Daddy Clay: Yeah, could we go to the photo please? Photo, Troy. “Thank goodness I have my football. The candy part was pretty good. Other than that you suck. Sincerely, Coop.”

Daddy Brad: Blasting.

Daddy Clay: That’s a good example of what this h holiday can do to small children.

Daddy Brad: You’re missing the whole spirit. I think you need to plan it a little better.

Daddy Clay: The kid’s traumatized.

Daddy Brad: Maybe let him be a football player. It sounds like he likes football.

Daddy Clay: I mean, it’s just not…for some younger kids I just don’t think it’s good.

Daddy Brad: I think Halloweens a wonderful holiday. I love it. You get to dress up in things you admire and you get to go around and get candy so, I’m all for it.

Daddy Clay: Well, we hope, we hope that you have a better Halloween experience with your kids than Coop had on his last Halloween. And I’m holding out hope that he’ll have a better experience this Halloween. So what we’d like to do is run a little contest.

Daddy Brad: Oh good, I love contests.

Daddy Clay: Daddy Brad, what we’d like for you to do – our DadLabs viewers, the beloved that you are, send us photos of your little ghouls and goblins in Halloween costumes. Do it by email, it’s probably the best way to do it. Just send it to just as an attachment. We’ll take a look at those and we’ll post a lot of them and then we’ll pick a couple of winners.

Daddy Brad: Yeah.

Daddy Clay: Runner-ups.

Daddy Brad: Runner-ups get the Due Dads series – Survival Guide to Pregnancy, Survival Guide to Labor and Delivery.

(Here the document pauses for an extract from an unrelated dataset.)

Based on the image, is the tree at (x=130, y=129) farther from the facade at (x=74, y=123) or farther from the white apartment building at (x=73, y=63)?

Daddy Clay: And the big winner…

Daddy Brad: Yeah, the big winner.

Daddy Clay: …gets the Red Castle Sport. This right here – it’s a baby carrier.

Daddy Brad: Whoa, that’s good.

Daddy Clay: It’s one of the classics in the male baby carrier line because this will prevent the ‘nut kick’ which is why we like it, this particular model.

Daddy Brad: Yeah. You can use it to carry about big bags of candy too. Well, happy All Hallows Eve.

Daddy Clay: Yeah, be careful. Don’t force it on your children is they don’t feel like it.

Daddy Brad: Yeah, and lets see those costumes. Dude, I think my sphincter’s leaking a little bit. You need a top off.

Daddy Clay: No thanks dude. You can keep that for your own treat.